The Fibonacci sequence appears commonly as a coding challenge. It’s mostly to get a glimpse of your strengths as a developer and to see if you’re familiar with recursion. Surely, if you were to implement this algorithm iteratively, you would most likely be asked to rewrite it with a recursive solution.

Nonetheless, the challenge is quite simple. The directions are as follows:

- Print out the n-th entry in the fibonacci series.

For example, `fib(0)`

should return `0`

, `fib(2)`

should return `1`

, and so on.

Let’s explore the first solution.

#### Iterative Solution

```
function fib(n) {
const result = [0, 1];
for (let i = 2; i <= n; i++) {
const a = result[i - 1];
const b = result[i - 2];
result.push(a + b);
}
return result[n];
}
console.log(fib(0)); // 0
console.log(fib(2)); // 1
```

**Runtime**: O(n) or linear runtime.

The *trick* in the code above is to declare a variable with two elements within: `0, 1`

. We’re doing this because we know they’re always going to be needed. It’s why we’re initializing the `for`

loop at `i = 2`

, skipping over the process of adding those two elements. Then we’re declaring two variables, `a`

and `b`

. Evidently, these variables will keep track of where we are within the sequence. They will be added together and pushed into the `result`

array.

#### Recursive solution

The topic of recursion confuses many new developers (and experienced ones as well). Let’s take a quick look at a description from Wikipedia:

*Recursion is a method of solving a computational problem where the solution depends on solutions to smaller instances of the same problem. Recursion solves such recursive problems by using functions that call themselves from within their own code*.

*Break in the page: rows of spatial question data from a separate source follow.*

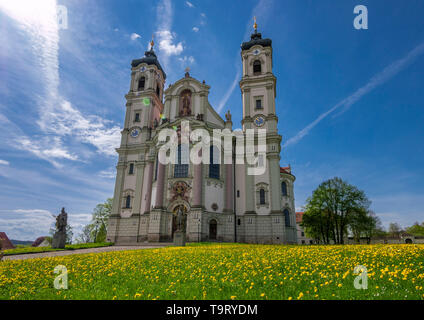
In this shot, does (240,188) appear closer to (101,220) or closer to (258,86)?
(258,86)

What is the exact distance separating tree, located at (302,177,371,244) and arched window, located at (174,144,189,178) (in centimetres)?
2322

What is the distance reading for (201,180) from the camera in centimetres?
3219

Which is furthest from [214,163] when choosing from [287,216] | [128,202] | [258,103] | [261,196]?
[128,202]

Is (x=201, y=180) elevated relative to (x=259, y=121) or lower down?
lower down

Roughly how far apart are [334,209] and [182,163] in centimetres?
2616

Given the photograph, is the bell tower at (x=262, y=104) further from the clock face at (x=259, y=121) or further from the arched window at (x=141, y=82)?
the arched window at (x=141, y=82)

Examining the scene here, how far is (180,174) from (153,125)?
46.0ft

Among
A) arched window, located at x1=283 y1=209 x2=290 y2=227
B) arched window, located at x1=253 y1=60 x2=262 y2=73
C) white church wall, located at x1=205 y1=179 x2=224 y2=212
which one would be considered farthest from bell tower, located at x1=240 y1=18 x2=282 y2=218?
arched window, located at x1=283 y1=209 x2=290 y2=227

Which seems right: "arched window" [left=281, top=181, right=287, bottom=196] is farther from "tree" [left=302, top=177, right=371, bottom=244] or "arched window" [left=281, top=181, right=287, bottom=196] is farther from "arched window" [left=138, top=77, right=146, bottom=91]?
"arched window" [left=138, top=77, right=146, bottom=91]

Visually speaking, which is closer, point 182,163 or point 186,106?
point 182,163

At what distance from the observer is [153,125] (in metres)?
43.4

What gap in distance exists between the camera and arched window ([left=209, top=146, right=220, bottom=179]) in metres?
34.1
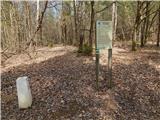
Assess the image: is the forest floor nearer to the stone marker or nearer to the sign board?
the stone marker

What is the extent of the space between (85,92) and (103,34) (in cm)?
163

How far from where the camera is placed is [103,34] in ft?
20.5

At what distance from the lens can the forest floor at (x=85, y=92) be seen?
5672mm

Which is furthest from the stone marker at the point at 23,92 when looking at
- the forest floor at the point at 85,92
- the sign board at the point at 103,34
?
the sign board at the point at 103,34

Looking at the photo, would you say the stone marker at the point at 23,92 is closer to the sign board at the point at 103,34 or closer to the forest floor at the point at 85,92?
the forest floor at the point at 85,92

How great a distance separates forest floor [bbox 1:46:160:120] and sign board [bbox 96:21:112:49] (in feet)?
4.15

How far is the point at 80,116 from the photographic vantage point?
215 inches

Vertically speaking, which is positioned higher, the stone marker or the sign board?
the sign board

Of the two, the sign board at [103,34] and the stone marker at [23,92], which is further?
the sign board at [103,34]

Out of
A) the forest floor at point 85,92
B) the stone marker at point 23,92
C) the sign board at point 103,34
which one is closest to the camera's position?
the forest floor at point 85,92

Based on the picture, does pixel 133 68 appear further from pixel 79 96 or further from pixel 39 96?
pixel 39 96

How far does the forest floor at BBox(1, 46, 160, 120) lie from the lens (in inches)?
223

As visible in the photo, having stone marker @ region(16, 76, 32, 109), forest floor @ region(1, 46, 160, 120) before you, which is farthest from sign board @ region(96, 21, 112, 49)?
stone marker @ region(16, 76, 32, 109)

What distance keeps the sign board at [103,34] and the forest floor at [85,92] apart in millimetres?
1265
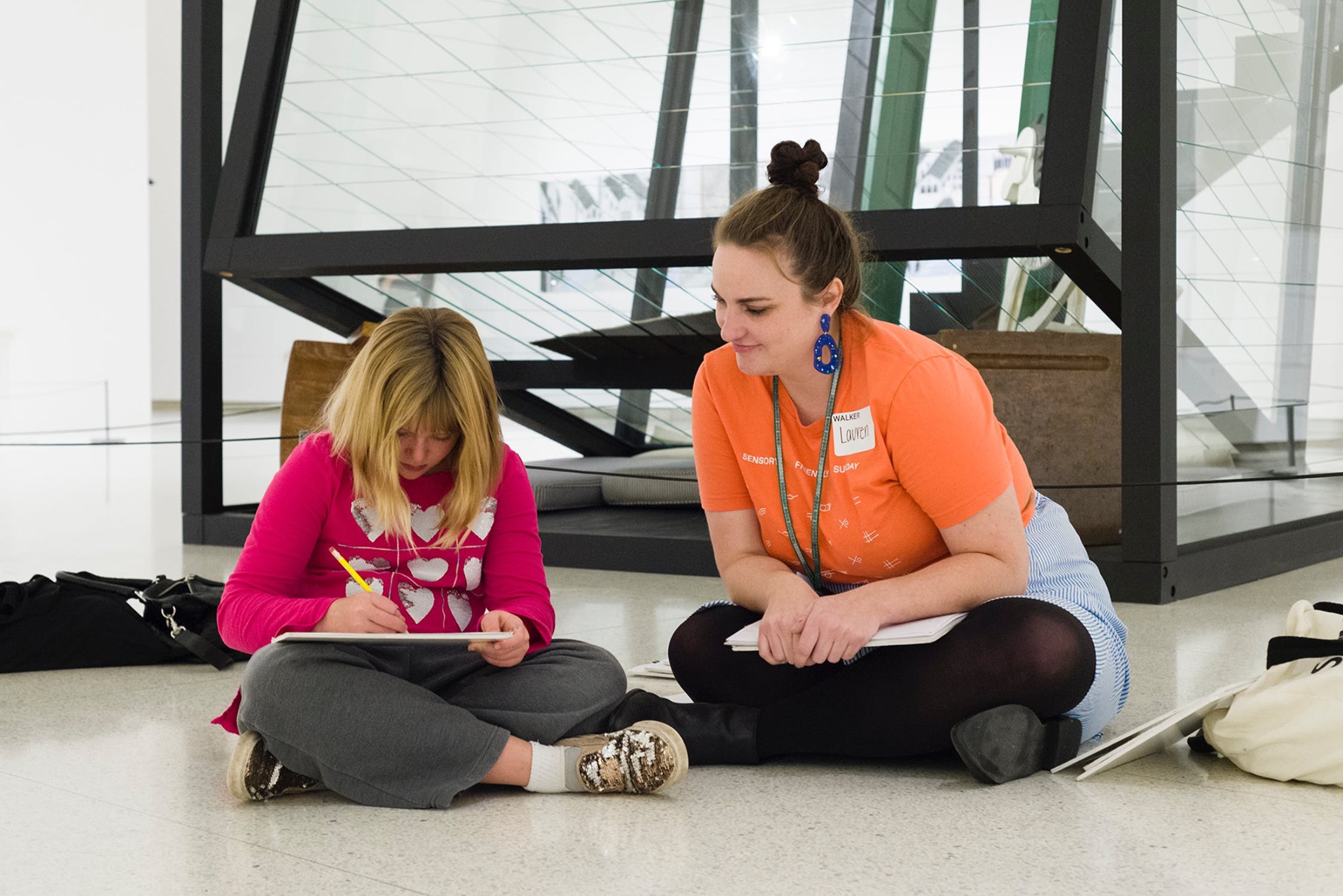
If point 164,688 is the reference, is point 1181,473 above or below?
above

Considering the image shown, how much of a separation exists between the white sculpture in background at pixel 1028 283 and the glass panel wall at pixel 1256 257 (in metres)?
0.35

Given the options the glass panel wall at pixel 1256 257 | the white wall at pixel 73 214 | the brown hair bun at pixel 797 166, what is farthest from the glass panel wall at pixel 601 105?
the white wall at pixel 73 214

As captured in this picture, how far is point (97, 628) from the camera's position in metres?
2.60

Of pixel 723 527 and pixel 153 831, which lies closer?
pixel 153 831

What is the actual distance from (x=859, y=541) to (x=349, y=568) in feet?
2.21

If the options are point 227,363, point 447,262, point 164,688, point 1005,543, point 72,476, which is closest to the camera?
point 1005,543

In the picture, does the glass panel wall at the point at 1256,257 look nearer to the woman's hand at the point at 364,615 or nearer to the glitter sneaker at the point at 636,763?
the glitter sneaker at the point at 636,763

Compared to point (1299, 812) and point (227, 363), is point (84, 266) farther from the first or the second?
point (1299, 812)

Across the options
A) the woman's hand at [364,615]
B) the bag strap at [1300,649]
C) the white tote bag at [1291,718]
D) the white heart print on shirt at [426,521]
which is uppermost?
the white heart print on shirt at [426,521]

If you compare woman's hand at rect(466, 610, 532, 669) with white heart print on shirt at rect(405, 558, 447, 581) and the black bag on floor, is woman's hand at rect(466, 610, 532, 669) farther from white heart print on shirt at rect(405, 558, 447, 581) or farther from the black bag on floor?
the black bag on floor

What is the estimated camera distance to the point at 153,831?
1545 mm

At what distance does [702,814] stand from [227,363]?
11.4 feet

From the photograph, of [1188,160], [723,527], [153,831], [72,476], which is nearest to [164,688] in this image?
[153,831]

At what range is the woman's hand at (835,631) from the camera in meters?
1.66
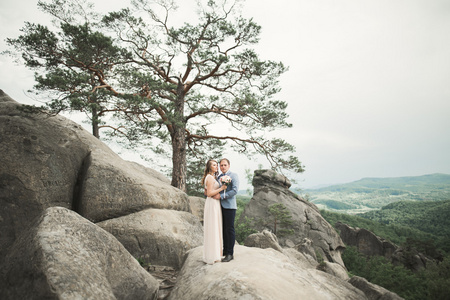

Put simply, recursion is a function that *calls itself from within itself*. Confusing, we know. Nonetheless, if your interviewer is asking you a question regarding the Fibonacci sequence, chances are they’re going to ask you for a recursive solution. Let’s study the solution and explore it a bit more in-depth to see how it works.

```
function fib(n) {
if (n < 2) {
return n;
}
return fib(n - 1) + fib(n - 2);
}
console.log(fib(0)); // 0
console.log(fib(2)); // 1
```

It looks rather simple, no? Just a few lines of code. But what is happening here?

First, we’re declaring a conditional to check if `n < 2`

. This is the *base case*, which is *necessary*. If `n`

is less than 2, then there’s no need to continue, `n`

will be returned.

Although the base case is important, it isn’t so interesting. The line after is what we want to know about.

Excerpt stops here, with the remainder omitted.